Among those who called for the investigation from the opposition were Nelson Chamisa, Thokozani Khupe, Prince Sibanda, Prisicilla Misihairabwi Mushonga and Abednico Bhebhe.
From the ruling Zanu PF, only Munyaradzi Kereke said what happened Tuesday was unacceptable.
Chamisa added those responsible for bringing the wrong speech to parliament should be fired.
“What it does Mr. Speaker Sir is that it positions our President in an invidious position but not only is it about the president, it is about our country and this is what we are supposed to go to the bottom of; what is it that caused this; what accounted for this mishap,” said Chamisa.
MDC-T vice-president, Khupe, demanded an apology from Vice President and Justice Minister Emmerson Mnangagwa, saying the executive had embarrassed the president.
“What I expected from the Vice President the moment he opened his mouth was for him to apologize to this House and indeed to the nation to say we are very sorry,” said Khupe.
Equally concerned was Misihairabwi Mushonga of the MDC formation led by Professor Welshman Ncube, who said she was concerned the President’s Office was showing gross inefficiency and incompetence as this had happened before.

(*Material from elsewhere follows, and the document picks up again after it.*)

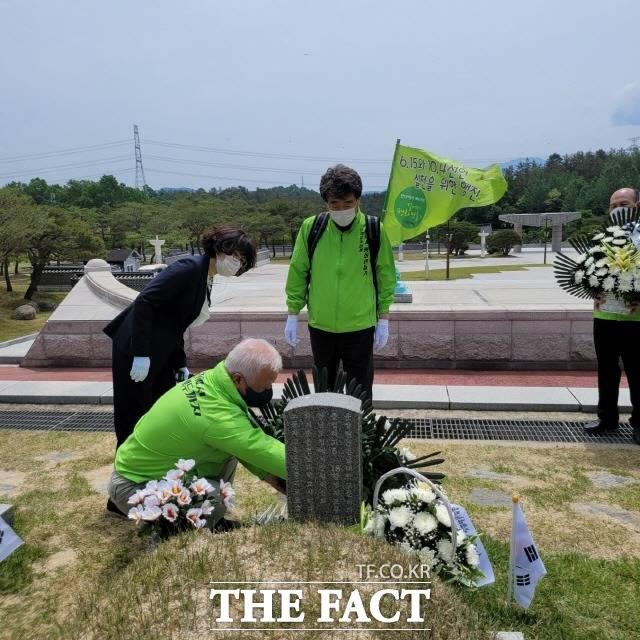 신계륜 전 의원이 신정치문화원 50여명 회원들과 함께 14일 국립5.18 민주묘역을 참배했다. /광주=박호재 기자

“I remember at one time having traveled with the president to China and he was standing up to give a speech as the visiting president at this particular dinner; the speech was not there,” she said. “For a long time people were running around to find the speech. We then were asked to eat until the speech would come.”
Zanu PF lawmaker Munyaradzi Kereke was also worried about yesterday’s development but noted that it is important for parliament to accept the correct presidential speech so that parliamentary business could go on.

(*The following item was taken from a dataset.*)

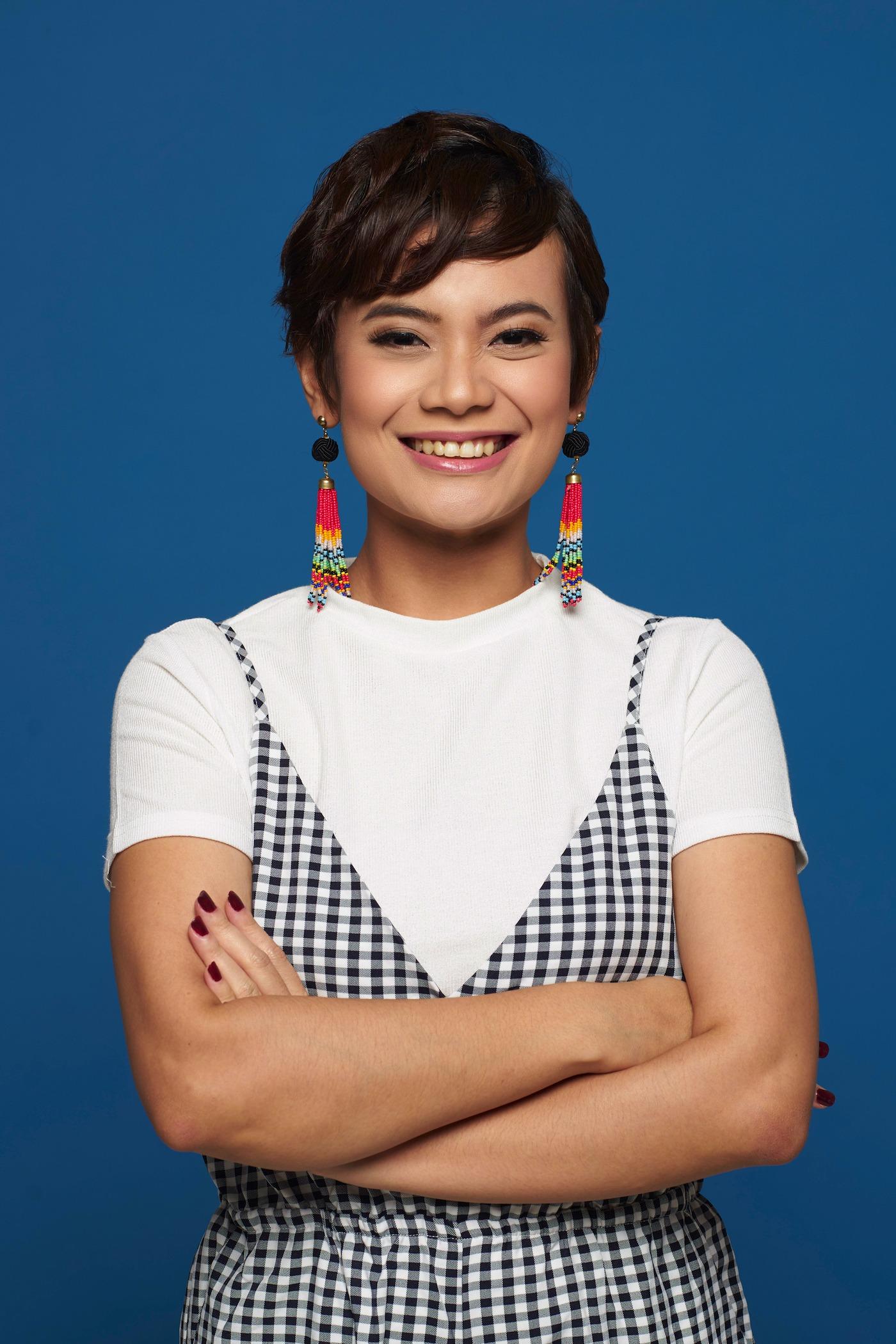 Wanita Asia dengan model rambut messy textured pixie cut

“Submissions Mr. Speaker Sir by the earlier speakers and their desire to find justice done to whosoever could have caused that mishap; that is a very valid submission to say let’s find out what happened,” Kereke said. “Indeed the business of parliament should be taken seriously.”
Kereke’s contribution was far much different from fellow Zanu PF lawmakers Mandy Chimene, Oliver Mandipaka and Joseph Chinotimba who felt that President Mugabe’s blunder was just a simple mistake.

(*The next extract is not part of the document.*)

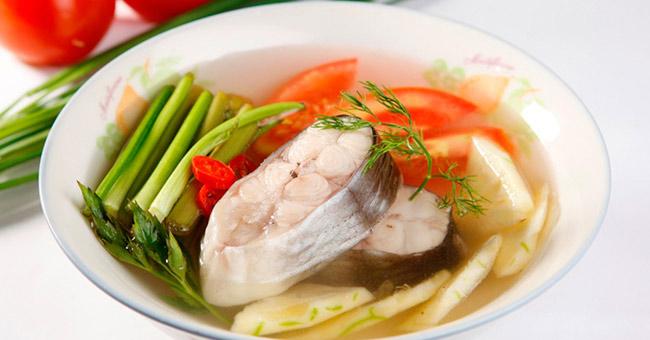 Các chuyên gia tuyên bố rằng những lợi ích từ việc ăn cá dường như vượt xa các nguy cơ.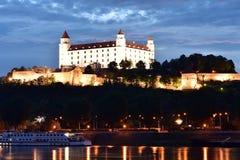布拉索夫城堡动态标志闪亮指示老被生动描述的最近被更新的上升的屋顶副天空斯洛伐克三对一起耸立传统视图挥动 库存照片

At the same time, Mnangagwa refused to apologize saying the executive had noted the mistake hence it was correcting it in parliament.
According to the correct speech which was published by the state-controlled Herald newspaper, some of the Bills that would be considered in the current session include Public Health, Zimbabwe Standards Regulatory Authority, State Procurement and the General Laws Amendment Bills.